É por isso que Paraíso é um objeto precioso. São memórias de outros tempos, sim, mas que são retratadas por figuras como Luís Leite, DJ Vibe, Tó Ricciardi, DJ Morgana, Alcântara Dancers ou Yen Sung, entre outros, sem soarem a nostalgia manufacturada (não é nenhum Meet Me In The Bathroom nesse aspeto). Afinal, o documentário encerra com breves declarações sobre o que poderia ter sido feito de diferente. Depois do boom, veio a queda? Parece que, de alguma forma, sim.
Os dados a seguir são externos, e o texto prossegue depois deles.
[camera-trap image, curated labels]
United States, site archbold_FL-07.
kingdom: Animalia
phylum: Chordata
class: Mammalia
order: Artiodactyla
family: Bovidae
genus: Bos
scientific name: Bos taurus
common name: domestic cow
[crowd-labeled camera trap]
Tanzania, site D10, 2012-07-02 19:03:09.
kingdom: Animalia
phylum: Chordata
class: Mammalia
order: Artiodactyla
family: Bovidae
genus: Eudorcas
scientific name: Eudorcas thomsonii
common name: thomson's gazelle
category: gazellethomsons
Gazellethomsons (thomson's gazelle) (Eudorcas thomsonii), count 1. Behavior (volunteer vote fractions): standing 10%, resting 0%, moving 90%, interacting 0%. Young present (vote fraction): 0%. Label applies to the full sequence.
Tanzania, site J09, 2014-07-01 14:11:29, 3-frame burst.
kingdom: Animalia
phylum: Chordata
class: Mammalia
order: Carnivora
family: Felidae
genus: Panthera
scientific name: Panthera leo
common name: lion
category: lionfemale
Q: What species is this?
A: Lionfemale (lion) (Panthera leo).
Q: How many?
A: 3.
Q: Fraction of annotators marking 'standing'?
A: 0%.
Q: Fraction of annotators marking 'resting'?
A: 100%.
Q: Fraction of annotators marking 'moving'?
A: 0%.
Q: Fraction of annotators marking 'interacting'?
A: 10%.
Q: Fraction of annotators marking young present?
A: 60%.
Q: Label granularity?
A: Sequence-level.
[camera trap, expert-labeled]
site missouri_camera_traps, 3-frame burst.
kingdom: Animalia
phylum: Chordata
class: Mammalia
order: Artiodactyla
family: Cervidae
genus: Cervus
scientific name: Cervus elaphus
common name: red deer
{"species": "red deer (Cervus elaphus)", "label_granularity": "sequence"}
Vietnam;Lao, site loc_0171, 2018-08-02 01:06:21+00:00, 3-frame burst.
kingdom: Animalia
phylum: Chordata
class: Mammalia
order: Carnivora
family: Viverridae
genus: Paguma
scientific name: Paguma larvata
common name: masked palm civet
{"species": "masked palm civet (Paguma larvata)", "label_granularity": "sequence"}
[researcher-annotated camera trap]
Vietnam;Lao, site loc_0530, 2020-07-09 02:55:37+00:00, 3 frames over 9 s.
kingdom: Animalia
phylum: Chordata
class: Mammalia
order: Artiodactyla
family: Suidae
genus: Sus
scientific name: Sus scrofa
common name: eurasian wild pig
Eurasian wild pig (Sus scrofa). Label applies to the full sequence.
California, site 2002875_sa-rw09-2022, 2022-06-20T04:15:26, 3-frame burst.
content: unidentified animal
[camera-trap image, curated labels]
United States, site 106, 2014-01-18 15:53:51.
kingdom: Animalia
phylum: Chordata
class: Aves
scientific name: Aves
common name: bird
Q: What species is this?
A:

O que terá falhado para que muitas destas estruturas não se tornassem sustentáveis? Perguntas que hoje ainda assombram qualquer estrutura independente que (alegadamente) não queira obedecer às regras do capital, do crescimento infinito.
Porém, mesmo assim, Paraíso é uma carta de amor a um período que só faz parte do presente em memória. O tempo em se arquivava tudo fisicamente, em que se tinha noção da efemeridade das coisas. As fotografias de Da Fonseca, João Curiti, Luísa Ferreira ou Rita Barros são cruciais para a execução da longa-metragem, mas são os vídeos das festas apresentados que revelam a sintonia daqueles milhares de pessoas em se unirem pela música, pela pista de dança, sem ser preciso um apagão para se lembrarem da importância do mundo real, da conexão física. Paraíso é crucial, emocionante. É o tipo de arquivo que merece ele próprio ser arquivado para no futuro ser revisitado. Vejam. E vão dançar, caramba.
Paraíso faz parte da secção competitiva IndieMusic da edição de 2025 do IndieLisboa. Volta a ser exibido este sábado (10) em Lisboa, na Culturgest, pelas 21h30 (bilhetes aqui) e no dia 17 de maio no Porto, no Passos Manuel.